Other species-level changes were proposed, but rejected as unjustified or premature. These included splitting our own western scrub-jay into coastal and interior species, dividing the curve-billed thrasher into western (Arizona) and eastern (Texas) species, and separating the South Hills crossbill, a bird endemic to a single mountain range in Idaho, from the widespread red crossbill. Apparently there are votes, a little like the process the astronomers went through in downgrading Pluto. More than likely there’s lobbying, armtwisting, backroom deals. 

I’m not sure why the jay and thrasher proposals failed, but I think I understand the decision on the crossbill. Most likely the AOU just didn’t want to go there. Once you start messing with the crossbills, you’ve opened Pandora’s box. The “red crossbill” may actually be a complex of at least nine species, best distinguished by flight call and mostly nomadic, so you can’t sort them out by range. The chronic uncertainty would really bother a lot of birders. 
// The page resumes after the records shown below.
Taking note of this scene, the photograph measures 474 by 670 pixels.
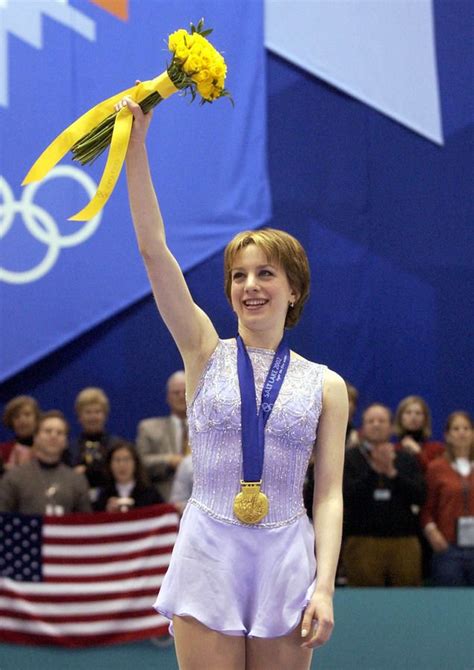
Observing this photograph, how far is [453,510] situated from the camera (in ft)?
23.2

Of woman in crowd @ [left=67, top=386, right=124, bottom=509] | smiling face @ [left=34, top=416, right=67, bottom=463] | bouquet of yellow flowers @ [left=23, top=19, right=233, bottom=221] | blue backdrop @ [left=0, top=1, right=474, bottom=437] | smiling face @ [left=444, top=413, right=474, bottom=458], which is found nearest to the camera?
bouquet of yellow flowers @ [left=23, top=19, right=233, bottom=221]

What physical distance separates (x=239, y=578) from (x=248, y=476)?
0.25 metres

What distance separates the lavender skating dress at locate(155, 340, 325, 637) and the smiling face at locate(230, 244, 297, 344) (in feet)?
0.44

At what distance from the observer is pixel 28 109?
893 centimetres

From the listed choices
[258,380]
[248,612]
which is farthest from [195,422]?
[248,612]

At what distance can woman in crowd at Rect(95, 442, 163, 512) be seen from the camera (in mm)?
6793

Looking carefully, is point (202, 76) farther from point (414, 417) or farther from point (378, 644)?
point (414, 417)

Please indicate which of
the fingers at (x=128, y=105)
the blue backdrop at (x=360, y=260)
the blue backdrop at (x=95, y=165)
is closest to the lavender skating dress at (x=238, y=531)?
the fingers at (x=128, y=105)

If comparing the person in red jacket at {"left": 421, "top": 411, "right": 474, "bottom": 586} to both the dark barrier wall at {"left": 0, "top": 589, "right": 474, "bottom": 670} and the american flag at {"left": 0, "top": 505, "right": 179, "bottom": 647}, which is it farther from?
the american flag at {"left": 0, "top": 505, "right": 179, "bottom": 647}

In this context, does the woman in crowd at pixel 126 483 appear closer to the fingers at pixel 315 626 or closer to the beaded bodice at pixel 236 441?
the beaded bodice at pixel 236 441

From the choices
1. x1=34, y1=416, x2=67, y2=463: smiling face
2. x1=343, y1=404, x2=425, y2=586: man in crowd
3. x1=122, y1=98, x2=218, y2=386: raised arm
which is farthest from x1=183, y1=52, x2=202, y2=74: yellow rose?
x1=343, y1=404, x2=425, y2=586: man in crowd

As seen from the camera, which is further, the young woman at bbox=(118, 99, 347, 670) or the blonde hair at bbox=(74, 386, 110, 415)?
the blonde hair at bbox=(74, 386, 110, 415)

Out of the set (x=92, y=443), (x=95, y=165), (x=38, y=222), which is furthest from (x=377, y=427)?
(x=38, y=222)

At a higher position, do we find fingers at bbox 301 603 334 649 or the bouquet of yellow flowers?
the bouquet of yellow flowers
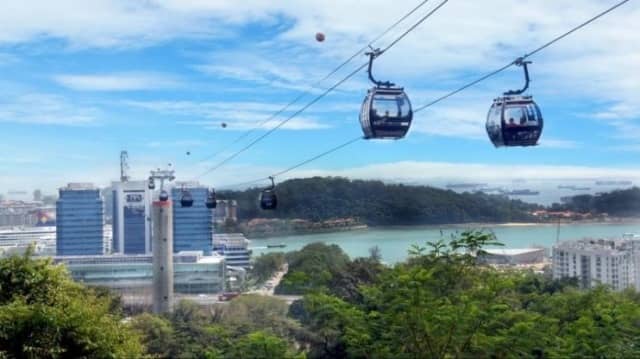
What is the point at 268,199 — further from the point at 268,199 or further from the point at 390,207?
the point at 390,207

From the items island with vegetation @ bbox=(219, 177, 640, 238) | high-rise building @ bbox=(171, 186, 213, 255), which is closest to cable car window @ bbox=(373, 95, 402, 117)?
island with vegetation @ bbox=(219, 177, 640, 238)

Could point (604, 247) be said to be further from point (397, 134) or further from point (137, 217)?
point (137, 217)

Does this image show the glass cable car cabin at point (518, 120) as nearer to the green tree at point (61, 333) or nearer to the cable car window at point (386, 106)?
the cable car window at point (386, 106)

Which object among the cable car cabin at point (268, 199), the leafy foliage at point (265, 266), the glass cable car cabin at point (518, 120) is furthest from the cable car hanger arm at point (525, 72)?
the leafy foliage at point (265, 266)

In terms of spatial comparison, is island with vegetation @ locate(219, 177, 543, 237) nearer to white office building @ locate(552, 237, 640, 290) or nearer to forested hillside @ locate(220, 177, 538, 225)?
forested hillside @ locate(220, 177, 538, 225)

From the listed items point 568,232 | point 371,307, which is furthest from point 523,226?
point 371,307

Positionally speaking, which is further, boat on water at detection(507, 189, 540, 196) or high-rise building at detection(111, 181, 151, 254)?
high-rise building at detection(111, 181, 151, 254)
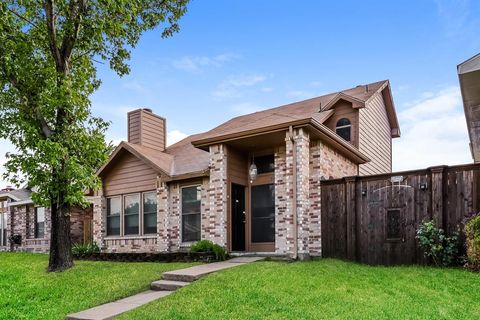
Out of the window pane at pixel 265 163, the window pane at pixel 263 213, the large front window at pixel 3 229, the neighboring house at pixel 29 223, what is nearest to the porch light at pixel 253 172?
the window pane at pixel 265 163

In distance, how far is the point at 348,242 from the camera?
988 cm

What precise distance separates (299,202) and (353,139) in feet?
17.5

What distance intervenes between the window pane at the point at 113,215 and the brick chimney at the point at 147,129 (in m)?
2.24

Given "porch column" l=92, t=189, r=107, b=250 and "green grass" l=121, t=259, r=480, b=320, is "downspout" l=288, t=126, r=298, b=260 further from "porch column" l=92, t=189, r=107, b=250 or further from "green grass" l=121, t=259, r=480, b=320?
"porch column" l=92, t=189, r=107, b=250

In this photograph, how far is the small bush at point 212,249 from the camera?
1037 centimetres

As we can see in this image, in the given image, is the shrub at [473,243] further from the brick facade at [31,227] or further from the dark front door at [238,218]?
the brick facade at [31,227]

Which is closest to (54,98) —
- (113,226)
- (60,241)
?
(60,241)

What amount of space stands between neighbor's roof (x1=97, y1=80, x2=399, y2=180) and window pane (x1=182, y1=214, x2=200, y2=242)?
1.28 m

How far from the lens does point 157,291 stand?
786cm

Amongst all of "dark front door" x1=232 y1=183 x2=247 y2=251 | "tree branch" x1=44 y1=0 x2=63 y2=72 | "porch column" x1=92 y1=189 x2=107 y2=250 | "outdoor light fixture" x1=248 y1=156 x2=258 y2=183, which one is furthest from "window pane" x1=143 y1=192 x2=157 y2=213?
"tree branch" x1=44 y1=0 x2=63 y2=72

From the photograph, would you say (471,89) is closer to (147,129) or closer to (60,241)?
(60,241)

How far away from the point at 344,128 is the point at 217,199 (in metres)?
5.83

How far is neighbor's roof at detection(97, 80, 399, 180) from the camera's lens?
451 inches

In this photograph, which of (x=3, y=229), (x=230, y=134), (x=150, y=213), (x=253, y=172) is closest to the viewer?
(x=230, y=134)
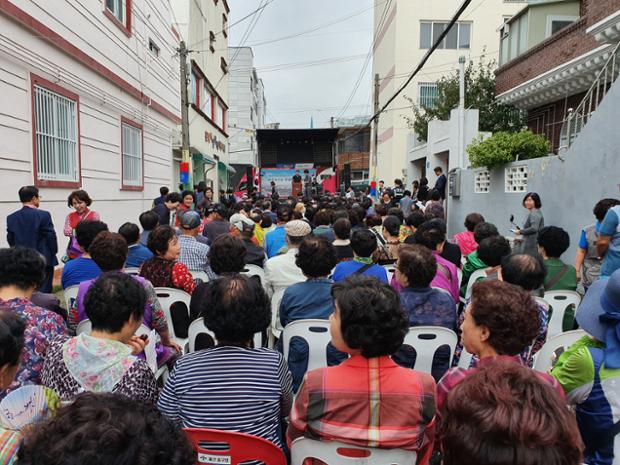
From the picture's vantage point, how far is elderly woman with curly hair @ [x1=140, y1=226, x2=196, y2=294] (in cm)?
344

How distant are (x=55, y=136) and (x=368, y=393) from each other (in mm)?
7037

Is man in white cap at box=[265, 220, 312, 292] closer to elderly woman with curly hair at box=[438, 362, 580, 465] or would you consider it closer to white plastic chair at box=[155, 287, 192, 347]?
white plastic chair at box=[155, 287, 192, 347]

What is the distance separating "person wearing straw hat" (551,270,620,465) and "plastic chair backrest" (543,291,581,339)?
153 cm

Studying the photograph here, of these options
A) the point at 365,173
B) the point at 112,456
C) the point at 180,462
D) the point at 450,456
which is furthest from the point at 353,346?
the point at 365,173

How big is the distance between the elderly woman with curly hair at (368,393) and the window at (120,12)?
29.8 feet

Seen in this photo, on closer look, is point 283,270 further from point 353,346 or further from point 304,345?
point 353,346

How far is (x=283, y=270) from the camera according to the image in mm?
3822

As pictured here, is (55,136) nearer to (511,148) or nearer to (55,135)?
(55,135)

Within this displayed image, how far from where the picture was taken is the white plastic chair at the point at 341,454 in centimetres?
164

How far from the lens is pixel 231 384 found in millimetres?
1800

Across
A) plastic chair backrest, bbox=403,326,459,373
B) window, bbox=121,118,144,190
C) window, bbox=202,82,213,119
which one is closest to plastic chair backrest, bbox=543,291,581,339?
plastic chair backrest, bbox=403,326,459,373

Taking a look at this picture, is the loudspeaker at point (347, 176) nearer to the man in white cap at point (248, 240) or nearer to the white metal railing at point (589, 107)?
the white metal railing at point (589, 107)

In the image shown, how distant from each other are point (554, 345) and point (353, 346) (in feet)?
4.69

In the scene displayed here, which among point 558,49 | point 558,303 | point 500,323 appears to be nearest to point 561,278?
point 558,303
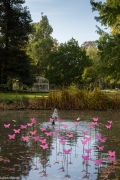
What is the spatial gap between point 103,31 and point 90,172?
55.7 feet

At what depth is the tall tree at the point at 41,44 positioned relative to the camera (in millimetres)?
52125

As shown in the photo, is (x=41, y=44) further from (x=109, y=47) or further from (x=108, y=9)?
(x=108, y=9)

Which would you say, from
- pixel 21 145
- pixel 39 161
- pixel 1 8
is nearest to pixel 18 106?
pixel 21 145

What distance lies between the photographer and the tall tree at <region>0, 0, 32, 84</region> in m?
32.8

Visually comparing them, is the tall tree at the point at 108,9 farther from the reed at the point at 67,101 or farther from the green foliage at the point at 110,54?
the reed at the point at 67,101

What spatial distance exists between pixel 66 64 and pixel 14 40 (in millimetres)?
18861

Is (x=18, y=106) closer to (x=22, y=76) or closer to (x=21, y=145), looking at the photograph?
(x=21, y=145)

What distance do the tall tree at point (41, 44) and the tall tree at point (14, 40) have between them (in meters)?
15.7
At higher taxonomic levels, the longspurs and snow buntings were moved from the sparrow family to their own family; the wrentit, an anomalous California bird which was formerly in a family of its own and then placed with the babblers, is now considered an Old World warbler; and the osprey is now the sole member of a new family. Typical hawks (like the redtail and Cooper’s) and eagles were placed in a separate order from the falcons. Herons, ibises, and spoonbills were transferred to the pelican order, which lost the gannets, frigatebirds, cormorants, anhingas, and tropicbirds to two new orders. 

That’s this year. Give it time and maybe new tools for genetic analysis, and it’s all subject to change. Some of us are still waiting for the terrible revenge of the lumpers.